> _Alıntılanan metin_:
######

Prof. Chung, hedeflerine ulaştıklarını, yirmi yıldan beri, bir nükleer santrali yüzde yüz yerli yapım olarak inşa etme kapasitesine sahip olduklarını vurgıladı. Öyle gözüküyor ki Güney Kore bu alanda ulaşılması gereken noktaya erişmiş durumda. Bu sonuca ulaşmakta en önemli etkenin, Kore Hükümetlerinin nükleer konularda gösterdikleri kararlılık ve güçlü önderlik olduğunu belirtti. Zira böyle bir kararlılık ve süreklilik olmazsa uzun vadeli projeleri sürdürmek hemen hemen imkansızlaşıyor. Çin, Hindistan, Pakistan ve Türkiye'ye nükleer enerji konusunda birlikte çalışma önerisinde de bulunan Prof. Chung, Asya'nın bir ekonomik atılım içerisinde olduğunu, dolayısıyla Asya'da böyle bir girişimi gerçekleştirmenin gerekliliğinden söz ederek “zamanımızı boşa harcamak yerine düşlediğimiz daha iyi dünyaya doğru harekete geçelim” çağrısını yaptı.

 

 

Pakistan'da Nükleer Enerji Tarıma ve Tıbba da Uygulanıyor

 

 

Çalıştaya Pakistan'dan katılan ve Güney Asya Stratejik Dengeler Ünitesi Direktörü olan Maria Sultan konuşmasında, ülkesindeki nükleer reaktörlerden ve bunların çalışma özelliklerinden bahsetti. Kömür ve gazla kıyaslandığında nükleer enerjinin oldukça önemli bir kaynak olduğunu ifade eden Sultan, Pakistan'daki çalışmalarının gelişimini aktardı.

######

Kaydedilmiş veri girdileri:
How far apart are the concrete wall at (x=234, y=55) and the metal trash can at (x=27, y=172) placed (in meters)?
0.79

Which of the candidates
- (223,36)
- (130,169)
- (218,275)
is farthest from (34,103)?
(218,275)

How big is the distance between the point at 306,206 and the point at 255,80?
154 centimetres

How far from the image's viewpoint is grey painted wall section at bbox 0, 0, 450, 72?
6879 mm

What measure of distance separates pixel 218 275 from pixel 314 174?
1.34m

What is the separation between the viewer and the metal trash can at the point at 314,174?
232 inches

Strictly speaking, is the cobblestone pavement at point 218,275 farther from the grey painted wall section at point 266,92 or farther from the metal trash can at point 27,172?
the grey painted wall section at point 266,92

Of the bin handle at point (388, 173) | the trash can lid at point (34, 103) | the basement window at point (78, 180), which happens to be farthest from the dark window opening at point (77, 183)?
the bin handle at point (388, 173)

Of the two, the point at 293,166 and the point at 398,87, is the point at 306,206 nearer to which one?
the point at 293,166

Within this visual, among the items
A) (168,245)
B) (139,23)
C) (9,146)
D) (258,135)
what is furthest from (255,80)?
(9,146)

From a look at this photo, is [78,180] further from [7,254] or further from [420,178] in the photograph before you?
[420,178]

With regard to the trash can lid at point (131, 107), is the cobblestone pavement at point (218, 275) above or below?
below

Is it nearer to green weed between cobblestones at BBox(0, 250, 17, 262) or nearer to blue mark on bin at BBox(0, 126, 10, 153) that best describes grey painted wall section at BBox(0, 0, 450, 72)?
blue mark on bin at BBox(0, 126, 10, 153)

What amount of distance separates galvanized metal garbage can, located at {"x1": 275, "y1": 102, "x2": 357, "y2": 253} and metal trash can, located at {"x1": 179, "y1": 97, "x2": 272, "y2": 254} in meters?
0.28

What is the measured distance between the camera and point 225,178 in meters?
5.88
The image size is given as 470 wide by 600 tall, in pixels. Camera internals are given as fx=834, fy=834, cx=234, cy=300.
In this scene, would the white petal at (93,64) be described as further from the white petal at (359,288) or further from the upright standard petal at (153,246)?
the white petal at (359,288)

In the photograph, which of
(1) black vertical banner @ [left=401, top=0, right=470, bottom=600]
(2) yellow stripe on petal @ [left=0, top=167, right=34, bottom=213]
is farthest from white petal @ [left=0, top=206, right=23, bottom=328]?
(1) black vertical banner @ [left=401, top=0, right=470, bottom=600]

######

> _Yönergeler_:
**a)** Nükleer enerji metnine göre aşağıdaki soruları yanıtlayın:
(i) Prof. Chung'un belirttiğine göre Güney Kore kaç yıldan beri tamamen yerli yapım bir nükleer santral inşa edebiliyor?
(ii) Prof. Chung nükleer enerjide birlikte çalışmayı hangi ülkelere önerdi?
(iii) Pakistan'dan katılan Maria Sultan hangi birimin direktörüdür?
**b)** Nükleer enerji çalıştayını anlatan metni son cümlesinden sonra sürdürün.

> _Çıktılar_:
**a)**
(i) Yirmi yıldan beri.
(ii) Çin, Hindistan, Pakistan ve Türkiye'ye.
(iii) Güney Asya Stratejik Dengeler Ünitesi'nin.

**b)**
1964'te Pakistan'nın ilk Nükleer Komite'sinin kurulmasının ardından 1968'de Nükleer Enerji Komisyonu kurulmuş ve ilk projeler anahtar teslim temelinde yapılmış. Pakistan'da, toplam gücü 445 Mwe olan iki reaktör bulunuyor. Pakistan'nın, 2030 hedefi ise toplam gücün 8800 Mwe çıkartılması. Fakat bu hedefe ulaşmak için ekonominin genişletilmesi ve devletlerarasında işbirliğinin sağlanması gerekiyor.

 

 

Sultan, 1974 yılında Hindistan'nın nükleer bömba denemesinden sonra, KANUPP nükleer santrali yapımcısı olan Kanada firması AECL'nin, anlaşmalara ve kontratlara aykırı olarak, Pakistan'a hertürlü nükleer yardımı ve yakıt teminini durdurduğunu ve bunun üzerine ülkesinin tabii uranyumlu nükleer yakıtları, yakıt yükleme ekipmanlarını ve başka techizatı geliştirmek zorunda kaldığını, bu yönde, ambargonun yararlı olduğunu belirtti. İkinci güç reaktörü olan CHASHMA reaktörünü ise Çinlilerle birlikte yaptıklarını anlattı.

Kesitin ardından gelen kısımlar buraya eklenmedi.